What is expected
Go through the listing below from the line containing "genus: Eudorcas" to its last line, retyping each line exactly and nothing else.
____________________
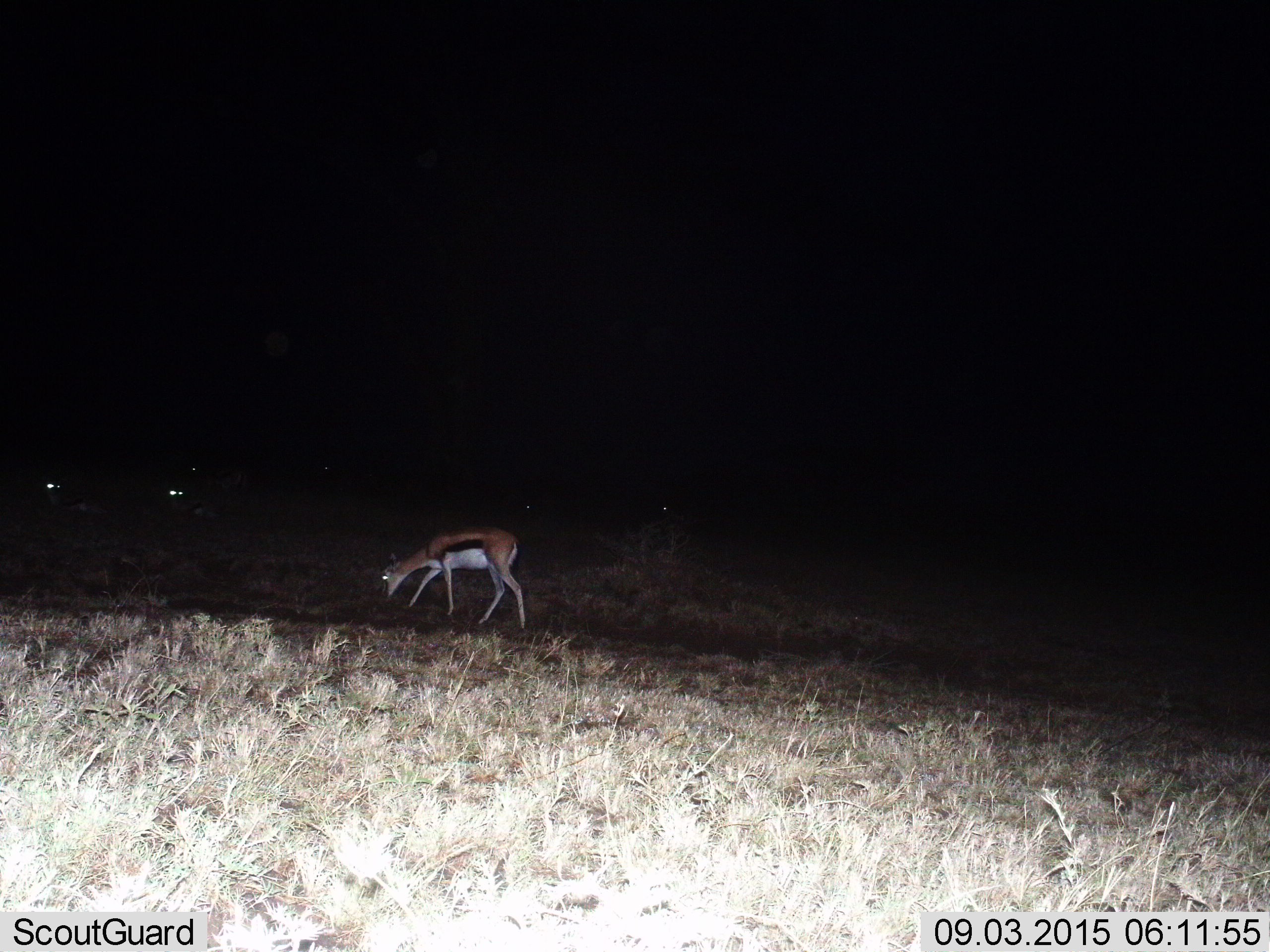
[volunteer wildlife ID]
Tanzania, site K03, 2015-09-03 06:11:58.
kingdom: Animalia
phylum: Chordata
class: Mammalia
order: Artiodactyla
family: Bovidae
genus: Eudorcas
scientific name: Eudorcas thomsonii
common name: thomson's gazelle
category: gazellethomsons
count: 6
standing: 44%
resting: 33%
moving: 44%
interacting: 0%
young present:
____________________
Output below
genus: Eudorcas
scientific name: Eudorcas thomsonii
common name: thomson's gazelle
category: gazellethomsons
count: 6
standing: 44%
resting: 33%
moving: 44%
interacting: 0%
young present:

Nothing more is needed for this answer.